* LISTING
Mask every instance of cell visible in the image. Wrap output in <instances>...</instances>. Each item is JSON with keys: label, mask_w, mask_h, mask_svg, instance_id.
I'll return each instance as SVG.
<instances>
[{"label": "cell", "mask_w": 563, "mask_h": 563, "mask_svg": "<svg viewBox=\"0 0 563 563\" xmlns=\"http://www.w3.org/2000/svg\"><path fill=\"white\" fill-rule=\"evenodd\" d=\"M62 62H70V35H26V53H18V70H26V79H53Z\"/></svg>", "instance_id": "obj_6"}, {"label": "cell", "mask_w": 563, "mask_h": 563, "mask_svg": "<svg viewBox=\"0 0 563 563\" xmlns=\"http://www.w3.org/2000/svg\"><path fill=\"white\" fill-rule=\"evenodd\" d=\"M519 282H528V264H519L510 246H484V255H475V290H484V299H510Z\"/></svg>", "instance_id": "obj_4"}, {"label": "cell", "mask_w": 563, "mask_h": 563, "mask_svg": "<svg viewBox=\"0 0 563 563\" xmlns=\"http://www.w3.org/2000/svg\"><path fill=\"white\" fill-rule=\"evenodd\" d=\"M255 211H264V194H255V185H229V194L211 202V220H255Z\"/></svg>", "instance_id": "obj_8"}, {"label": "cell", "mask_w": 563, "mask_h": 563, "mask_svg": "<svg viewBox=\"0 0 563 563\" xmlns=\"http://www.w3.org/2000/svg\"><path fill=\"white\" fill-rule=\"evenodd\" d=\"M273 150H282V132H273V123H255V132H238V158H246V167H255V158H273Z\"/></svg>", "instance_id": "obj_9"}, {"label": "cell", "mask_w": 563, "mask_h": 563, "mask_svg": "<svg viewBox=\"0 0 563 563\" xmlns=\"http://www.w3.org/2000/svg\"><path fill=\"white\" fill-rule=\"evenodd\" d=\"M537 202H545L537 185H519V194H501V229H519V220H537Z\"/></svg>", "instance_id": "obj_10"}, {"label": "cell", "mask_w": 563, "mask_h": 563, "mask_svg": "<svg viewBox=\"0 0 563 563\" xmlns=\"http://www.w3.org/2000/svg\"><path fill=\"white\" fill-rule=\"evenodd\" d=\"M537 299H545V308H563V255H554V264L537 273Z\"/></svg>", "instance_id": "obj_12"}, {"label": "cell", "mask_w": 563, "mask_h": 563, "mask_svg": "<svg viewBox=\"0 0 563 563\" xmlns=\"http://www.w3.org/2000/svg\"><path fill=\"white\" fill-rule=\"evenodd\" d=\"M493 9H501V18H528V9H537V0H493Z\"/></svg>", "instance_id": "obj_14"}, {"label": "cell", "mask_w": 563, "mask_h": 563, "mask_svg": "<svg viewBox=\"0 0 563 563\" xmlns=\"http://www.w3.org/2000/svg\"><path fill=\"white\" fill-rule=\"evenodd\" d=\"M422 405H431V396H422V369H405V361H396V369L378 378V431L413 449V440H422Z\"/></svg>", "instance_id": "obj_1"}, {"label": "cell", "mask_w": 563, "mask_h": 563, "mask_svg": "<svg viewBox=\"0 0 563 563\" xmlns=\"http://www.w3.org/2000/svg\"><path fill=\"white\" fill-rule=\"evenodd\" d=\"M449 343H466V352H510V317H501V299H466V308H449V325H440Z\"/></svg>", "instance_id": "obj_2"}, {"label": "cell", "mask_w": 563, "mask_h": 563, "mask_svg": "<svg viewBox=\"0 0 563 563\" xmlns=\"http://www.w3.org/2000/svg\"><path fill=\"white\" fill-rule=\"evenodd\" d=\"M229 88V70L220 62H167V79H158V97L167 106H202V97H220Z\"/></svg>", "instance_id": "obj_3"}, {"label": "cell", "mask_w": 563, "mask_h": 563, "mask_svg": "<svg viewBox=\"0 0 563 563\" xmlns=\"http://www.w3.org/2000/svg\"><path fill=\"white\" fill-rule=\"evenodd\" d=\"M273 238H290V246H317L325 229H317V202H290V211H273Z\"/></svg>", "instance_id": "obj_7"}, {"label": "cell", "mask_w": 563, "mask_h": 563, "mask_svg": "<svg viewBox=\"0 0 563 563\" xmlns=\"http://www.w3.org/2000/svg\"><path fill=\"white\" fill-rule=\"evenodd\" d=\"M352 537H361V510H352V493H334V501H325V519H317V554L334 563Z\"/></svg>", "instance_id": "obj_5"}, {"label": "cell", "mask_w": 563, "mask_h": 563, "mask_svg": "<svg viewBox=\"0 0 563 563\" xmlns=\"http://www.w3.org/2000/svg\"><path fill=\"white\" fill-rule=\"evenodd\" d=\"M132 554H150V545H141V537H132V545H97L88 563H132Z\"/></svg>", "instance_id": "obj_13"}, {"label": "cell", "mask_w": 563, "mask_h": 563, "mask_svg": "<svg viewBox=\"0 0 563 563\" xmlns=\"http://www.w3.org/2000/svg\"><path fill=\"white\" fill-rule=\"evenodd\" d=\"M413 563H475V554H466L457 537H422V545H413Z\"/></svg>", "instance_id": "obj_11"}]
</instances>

* EXERCISE REQUIREMENTS
Show every line of the data above that contains the string "instances", matching case exactly.

* EXERCISE OUTPUT
Mask every instance of cell visible in the image. Wrap output in <instances>...</instances>. Each item is JSON with keys: label, mask_w, mask_h, mask_svg, instance_id.
<instances>
</instances>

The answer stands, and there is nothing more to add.